Please reread what I said.
The article is astonishing in its bias and its telling of half-truths. Mr. Hammond’s dogged defense is clever but evasive.
In his last comment, Mr. Hammond says he will defer to the article for an explanation of the peace treaty Horth Korea seeks. Well, the article does not explain. To point 2, he says he doesn’t know, so defers to the article. Well, the article doesn’t know either, but it sounds good to defer to it as though it does. With regard to 3, the occupation of South Korea, the article did not say the US did occupy, but directly states N. Korea seeks an end to US occupation. Later, it speaks of the US owning South Korea. As for point 4, the article certainly does suggest the US should sign a peace treaty with North Korea.
Smith never gives any legitimacy at all to the South Korean government. South Korea, a modern, developed, demicratic country, an economic and cultural leader in Asia, if not the world, is not worthy of mention or consideration in this puff of propaganda.
Some of us of an age may, from time to time, feel a bit of nostalgia for the bi-polar days of the Cold War. This article, with its snide certitude from atop a heap of misleading semi-facts, reminds us of why a return to those days is not to be wished for.
To your points: 1) The terms of any peace treaty would obviously need to be worked out between the parties. Mr. Smith’s point remains, that North Korea wants such a treaty but the U.S. rejects it. 2) I didn’t say I defer to the article, I said I defer to the author, who may or may not participate in the discussion. 3) Meaning an end to the presence of U.S. military forces on Korean soil, obviously. 4) Again, neither the author nor I suggested that “the US should decide the terms of peace without South Korea’s informed consent”. 5) Mr. Smith does not suggest the South Korean government is anything but legitimate. 6) I don’t know what a “semi-fact” is. Statements of fact are either true or false. If you think Mr. Smith has erred on any point of fact or logic, you are welcome to point it out.
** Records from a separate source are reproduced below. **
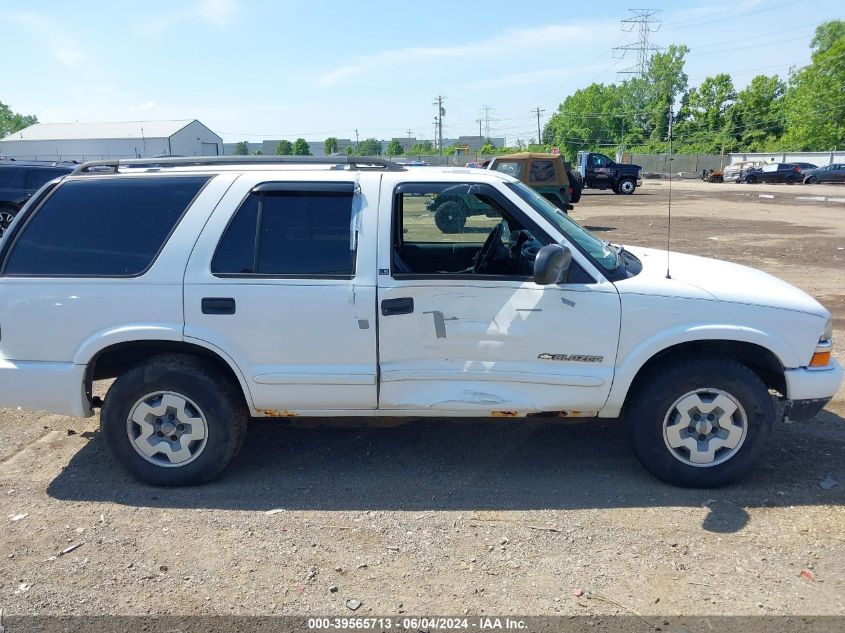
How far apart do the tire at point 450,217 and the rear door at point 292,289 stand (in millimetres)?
643

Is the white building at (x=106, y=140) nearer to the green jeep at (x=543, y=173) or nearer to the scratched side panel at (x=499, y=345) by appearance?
the green jeep at (x=543, y=173)

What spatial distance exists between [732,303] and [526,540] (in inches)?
69.6

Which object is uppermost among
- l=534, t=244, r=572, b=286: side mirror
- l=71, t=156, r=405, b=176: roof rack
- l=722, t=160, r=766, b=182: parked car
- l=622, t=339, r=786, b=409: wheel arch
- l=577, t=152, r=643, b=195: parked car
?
l=722, t=160, r=766, b=182: parked car

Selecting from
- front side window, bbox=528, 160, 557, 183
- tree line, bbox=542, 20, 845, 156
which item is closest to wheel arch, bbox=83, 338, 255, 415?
front side window, bbox=528, 160, 557, 183

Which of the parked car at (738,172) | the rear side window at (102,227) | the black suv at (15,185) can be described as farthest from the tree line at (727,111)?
the rear side window at (102,227)

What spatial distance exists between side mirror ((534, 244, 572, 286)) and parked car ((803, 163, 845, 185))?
5469cm

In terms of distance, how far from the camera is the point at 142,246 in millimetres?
4086

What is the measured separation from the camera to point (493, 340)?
3.97 m

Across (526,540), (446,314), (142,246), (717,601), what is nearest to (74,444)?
(142,246)

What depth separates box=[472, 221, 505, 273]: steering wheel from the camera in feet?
15.7

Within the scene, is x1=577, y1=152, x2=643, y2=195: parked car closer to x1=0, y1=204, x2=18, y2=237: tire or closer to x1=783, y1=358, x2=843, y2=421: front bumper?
x1=0, y1=204, x2=18, y2=237: tire

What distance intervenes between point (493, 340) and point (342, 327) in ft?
2.88

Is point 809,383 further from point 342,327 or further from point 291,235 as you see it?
point 291,235

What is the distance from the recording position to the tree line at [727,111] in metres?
76.4
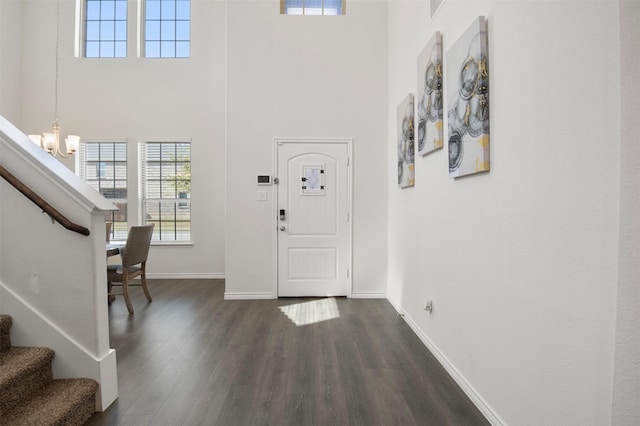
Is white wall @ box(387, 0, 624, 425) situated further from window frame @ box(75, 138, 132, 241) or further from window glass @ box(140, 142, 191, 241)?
window frame @ box(75, 138, 132, 241)

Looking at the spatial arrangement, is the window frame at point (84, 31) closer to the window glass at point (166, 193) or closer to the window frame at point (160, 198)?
the window frame at point (160, 198)

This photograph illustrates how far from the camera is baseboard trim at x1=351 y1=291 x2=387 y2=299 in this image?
4.66m

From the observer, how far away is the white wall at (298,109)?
460 centimetres

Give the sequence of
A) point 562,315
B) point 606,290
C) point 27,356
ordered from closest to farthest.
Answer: point 606,290 → point 562,315 → point 27,356

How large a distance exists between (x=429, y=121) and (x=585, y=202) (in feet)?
5.88

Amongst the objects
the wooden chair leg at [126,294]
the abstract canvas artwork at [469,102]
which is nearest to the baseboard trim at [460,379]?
the abstract canvas artwork at [469,102]

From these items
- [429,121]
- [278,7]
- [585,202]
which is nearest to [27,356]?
[585,202]

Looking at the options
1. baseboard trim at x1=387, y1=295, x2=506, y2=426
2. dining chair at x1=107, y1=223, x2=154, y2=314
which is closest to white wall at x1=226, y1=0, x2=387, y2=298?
dining chair at x1=107, y1=223, x2=154, y2=314

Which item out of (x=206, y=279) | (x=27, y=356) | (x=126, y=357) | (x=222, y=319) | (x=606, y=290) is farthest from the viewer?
(x=206, y=279)

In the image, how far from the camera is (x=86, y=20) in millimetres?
6250

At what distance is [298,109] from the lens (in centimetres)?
464

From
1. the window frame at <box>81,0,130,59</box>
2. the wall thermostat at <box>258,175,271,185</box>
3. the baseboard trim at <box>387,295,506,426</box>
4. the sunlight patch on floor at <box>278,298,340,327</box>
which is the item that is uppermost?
the window frame at <box>81,0,130,59</box>

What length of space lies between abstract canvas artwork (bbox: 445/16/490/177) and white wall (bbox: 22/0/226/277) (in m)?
4.41

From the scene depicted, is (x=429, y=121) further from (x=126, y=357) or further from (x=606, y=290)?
(x=126, y=357)
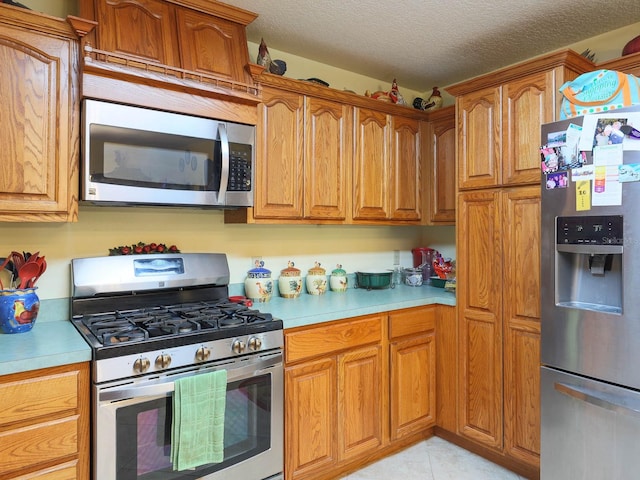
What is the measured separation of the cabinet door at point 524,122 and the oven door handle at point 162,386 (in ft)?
5.25

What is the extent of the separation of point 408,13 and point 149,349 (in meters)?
2.02

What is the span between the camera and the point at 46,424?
144 cm

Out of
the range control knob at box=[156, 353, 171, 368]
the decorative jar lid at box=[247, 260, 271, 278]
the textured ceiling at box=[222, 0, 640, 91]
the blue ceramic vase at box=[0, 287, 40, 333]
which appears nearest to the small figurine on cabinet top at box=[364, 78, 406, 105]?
the textured ceiling at box=[222, 0, 640, 91]

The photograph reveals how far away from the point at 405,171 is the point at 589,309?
1.53 m

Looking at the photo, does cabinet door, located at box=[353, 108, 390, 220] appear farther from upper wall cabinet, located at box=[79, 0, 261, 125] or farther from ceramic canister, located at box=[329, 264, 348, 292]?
upper wall cabinet, located at box=[79, 0, 261, 125]

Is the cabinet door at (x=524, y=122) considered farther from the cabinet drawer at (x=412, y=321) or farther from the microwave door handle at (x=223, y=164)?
the microwave door handle at (x=223, y=164)

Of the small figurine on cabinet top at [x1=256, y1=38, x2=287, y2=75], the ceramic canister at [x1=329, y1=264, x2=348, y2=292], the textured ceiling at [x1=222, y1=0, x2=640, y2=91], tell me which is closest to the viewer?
the textured ceiling at [x1=222, y1=0, x2=640, y2=91]

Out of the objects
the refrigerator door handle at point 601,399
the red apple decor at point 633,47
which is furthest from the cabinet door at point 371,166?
the refrigerator door handle at point 601,399

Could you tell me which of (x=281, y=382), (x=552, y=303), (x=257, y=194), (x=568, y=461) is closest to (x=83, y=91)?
(x=257, y=194)

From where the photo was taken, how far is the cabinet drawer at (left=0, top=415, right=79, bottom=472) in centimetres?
138

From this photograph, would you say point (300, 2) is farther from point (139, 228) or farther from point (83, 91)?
point (139, 228)

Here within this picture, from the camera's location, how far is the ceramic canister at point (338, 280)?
2.80 metres

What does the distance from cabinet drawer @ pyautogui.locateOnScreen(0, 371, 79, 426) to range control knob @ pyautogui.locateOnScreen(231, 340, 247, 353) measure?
1.89ft

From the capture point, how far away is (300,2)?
82.8 inches
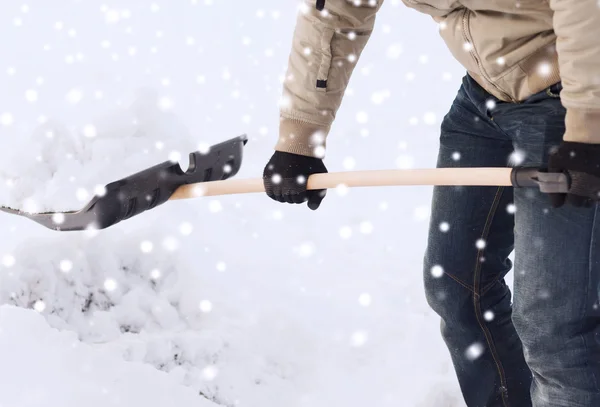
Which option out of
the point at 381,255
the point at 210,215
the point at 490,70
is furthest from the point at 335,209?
the point at 490,70

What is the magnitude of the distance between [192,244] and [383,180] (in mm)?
1662

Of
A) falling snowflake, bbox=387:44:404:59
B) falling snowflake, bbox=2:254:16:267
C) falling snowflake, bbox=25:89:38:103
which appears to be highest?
falling snowflake, bbox=387:44:404:59

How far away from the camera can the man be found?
1575mm

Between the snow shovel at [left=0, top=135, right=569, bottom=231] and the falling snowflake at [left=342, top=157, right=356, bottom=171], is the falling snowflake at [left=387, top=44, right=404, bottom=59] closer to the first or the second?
the falling snowflake at [left=342, top=157, right=356, bottom=171]

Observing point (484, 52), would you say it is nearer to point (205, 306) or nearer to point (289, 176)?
point (289, 176)

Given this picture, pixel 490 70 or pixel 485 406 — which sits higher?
pixel 490 70

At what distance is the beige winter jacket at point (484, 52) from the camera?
4.93 feet

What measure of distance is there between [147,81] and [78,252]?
224 cm

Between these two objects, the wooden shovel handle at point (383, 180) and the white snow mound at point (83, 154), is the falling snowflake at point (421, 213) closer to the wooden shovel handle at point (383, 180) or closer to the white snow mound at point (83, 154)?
the white snow mound at point (83, 154)

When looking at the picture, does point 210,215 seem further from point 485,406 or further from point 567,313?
point 567,313

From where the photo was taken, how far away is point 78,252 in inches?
119

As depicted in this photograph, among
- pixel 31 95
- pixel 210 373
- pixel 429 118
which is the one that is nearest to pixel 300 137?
pixel 210 373

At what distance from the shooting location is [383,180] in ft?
6.54

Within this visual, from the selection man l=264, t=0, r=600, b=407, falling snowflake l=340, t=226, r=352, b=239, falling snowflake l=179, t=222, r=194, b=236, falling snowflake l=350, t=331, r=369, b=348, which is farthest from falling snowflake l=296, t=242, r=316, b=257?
man l=264, t=0, r=600, b=407
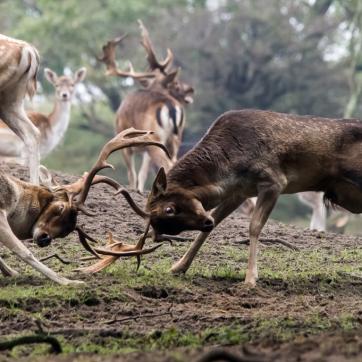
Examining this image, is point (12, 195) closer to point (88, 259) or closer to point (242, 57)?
point (88, 259)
Jeremy, the problem that many commentators have with the piece which I really wish you would at least acknowledge is that the North, while hoping for a peace treaty, has a pretty miserable track record of governance. While you might assert that U.S. foreign policy has been a net negative on the global stage, the U.S. military keeps a presence there at the behest of the South Korean government and not solely for its own wishes. Sure the United States has many bases and many should close the U.S. presence in South Korea is not without merit. Based on past NK behavior, the unwarranted bombing of the island that killed several and the sinking of the South Korean warship North Korea has a fairly aggressive foreign policy itself. And please with that last statement don’t argue with something about U.S. foreign policy being assertive in your response. The author would have been better situated discussing in-depth North Korea’s past behavior like the sinking of the warship, the bombing of the island and its miserable human rights record. The author either ignored these in detail or glossed over them.
Well, that goes without saying. Mr. Smith certainly didn’t suggest otherwise.
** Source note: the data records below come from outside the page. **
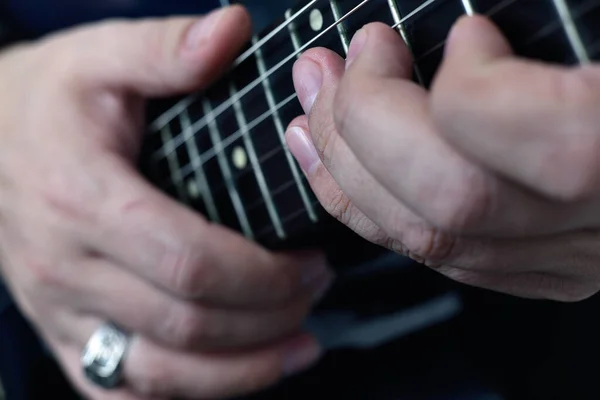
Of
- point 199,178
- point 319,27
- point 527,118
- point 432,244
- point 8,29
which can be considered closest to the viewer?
point 527,118

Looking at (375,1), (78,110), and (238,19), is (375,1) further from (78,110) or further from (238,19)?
(78,110)

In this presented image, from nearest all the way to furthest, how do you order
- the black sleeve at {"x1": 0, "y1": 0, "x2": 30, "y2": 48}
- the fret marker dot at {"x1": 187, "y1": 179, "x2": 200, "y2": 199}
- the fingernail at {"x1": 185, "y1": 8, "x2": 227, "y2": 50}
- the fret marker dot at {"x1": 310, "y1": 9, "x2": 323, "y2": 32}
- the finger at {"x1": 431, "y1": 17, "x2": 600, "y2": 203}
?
the finger at {"x1": 431, "y1": 17, "x2": 600, "y2": 203} → the fret marker dot at {"x1": 310, "y1": 9, "x2": 323, "y2": 32} → the fingernail at {"x1": 185, "y1": 8, "x2": 227, "y2": 50} → the fret marker dot at {"x1": 187, "y1": 179, "x2": 200, "y2": 199} → the black sleeve at {"x1": 0, "y1": 0, "x2": 30, "y2": 48}

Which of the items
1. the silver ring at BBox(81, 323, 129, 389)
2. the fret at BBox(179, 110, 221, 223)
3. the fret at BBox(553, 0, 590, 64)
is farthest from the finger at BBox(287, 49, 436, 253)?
the silver ring at BBox(81, 323, 129, 389)

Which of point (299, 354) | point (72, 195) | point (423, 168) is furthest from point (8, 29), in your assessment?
point (423, 168)

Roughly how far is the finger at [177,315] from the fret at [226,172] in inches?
3.5

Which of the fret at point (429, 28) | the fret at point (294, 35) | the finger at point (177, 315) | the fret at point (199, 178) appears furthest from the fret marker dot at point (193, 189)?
the fret at point (429, 28)

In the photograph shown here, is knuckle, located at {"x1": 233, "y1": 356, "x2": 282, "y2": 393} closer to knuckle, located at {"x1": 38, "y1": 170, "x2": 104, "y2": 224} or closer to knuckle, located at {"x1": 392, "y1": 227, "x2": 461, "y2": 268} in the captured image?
knuckle, located at {"x1": 38, "y1": 170, "x2": 104, "y2": 224}

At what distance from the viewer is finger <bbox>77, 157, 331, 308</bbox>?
2.08ft

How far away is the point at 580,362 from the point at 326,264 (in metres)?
0.27

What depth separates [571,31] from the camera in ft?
1.16

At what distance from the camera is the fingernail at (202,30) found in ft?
1.98

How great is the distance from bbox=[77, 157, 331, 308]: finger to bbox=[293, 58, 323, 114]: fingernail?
0.73ft

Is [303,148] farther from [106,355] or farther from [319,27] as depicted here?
[106,355]

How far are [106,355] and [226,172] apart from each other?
268 millimetres
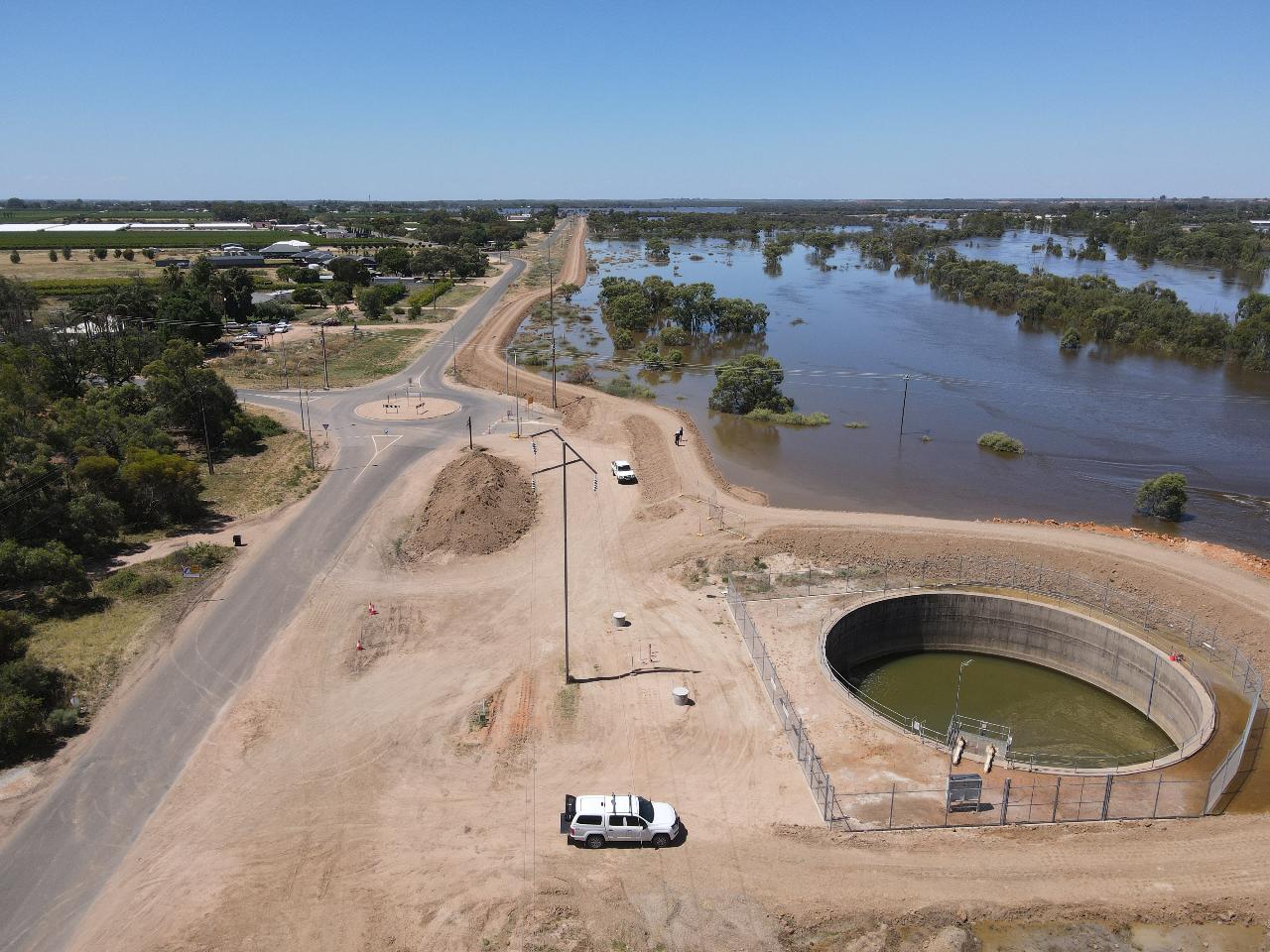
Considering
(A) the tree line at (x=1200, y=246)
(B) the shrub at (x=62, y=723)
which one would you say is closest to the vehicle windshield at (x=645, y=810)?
(B) the shrub at (x=62, y=723)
Why should I not point out, as Mr. Smith did in his article, that the U.S. has been “assertive”, i.e., aggressive in its foreign policy?
Why rehash the same information everyone already reads about constantly? Mr. Smith’s purpose was obviously to inform readers of additional context we don’t hear from the mainstream media.
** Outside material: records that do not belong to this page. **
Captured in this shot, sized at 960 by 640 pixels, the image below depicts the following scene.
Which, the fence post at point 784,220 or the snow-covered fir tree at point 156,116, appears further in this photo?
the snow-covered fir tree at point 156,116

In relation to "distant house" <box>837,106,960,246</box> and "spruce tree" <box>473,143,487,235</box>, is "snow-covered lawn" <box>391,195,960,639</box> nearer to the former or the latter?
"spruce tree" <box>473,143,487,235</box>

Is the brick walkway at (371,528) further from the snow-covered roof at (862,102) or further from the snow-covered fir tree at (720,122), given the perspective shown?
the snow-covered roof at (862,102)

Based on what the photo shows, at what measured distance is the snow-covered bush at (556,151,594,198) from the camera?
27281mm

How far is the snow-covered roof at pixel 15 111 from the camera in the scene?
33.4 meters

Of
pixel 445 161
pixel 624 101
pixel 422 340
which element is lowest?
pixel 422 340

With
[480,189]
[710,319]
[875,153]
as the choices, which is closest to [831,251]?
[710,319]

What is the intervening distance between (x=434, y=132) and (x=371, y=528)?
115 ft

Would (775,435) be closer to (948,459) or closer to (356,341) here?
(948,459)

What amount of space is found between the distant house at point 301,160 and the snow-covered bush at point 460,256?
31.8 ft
Nice article, and discussions as well… . But why some guys make a stance that NK isn’t occupied? and isn’t that true, that Germany is occupied still?
if i remember well, Russia was accused as occupier of east Europe and GDR on the grounds that its army came there during WWII and did not leave afterwards (and by the way most “occupied” countries did better economically then them do now!). So now Russia left (one may say – occupation stopped!?).
But then logically both, NK and Germany are still occupied by USA, who came there on exactly same grounds as Russian did. its just a fact.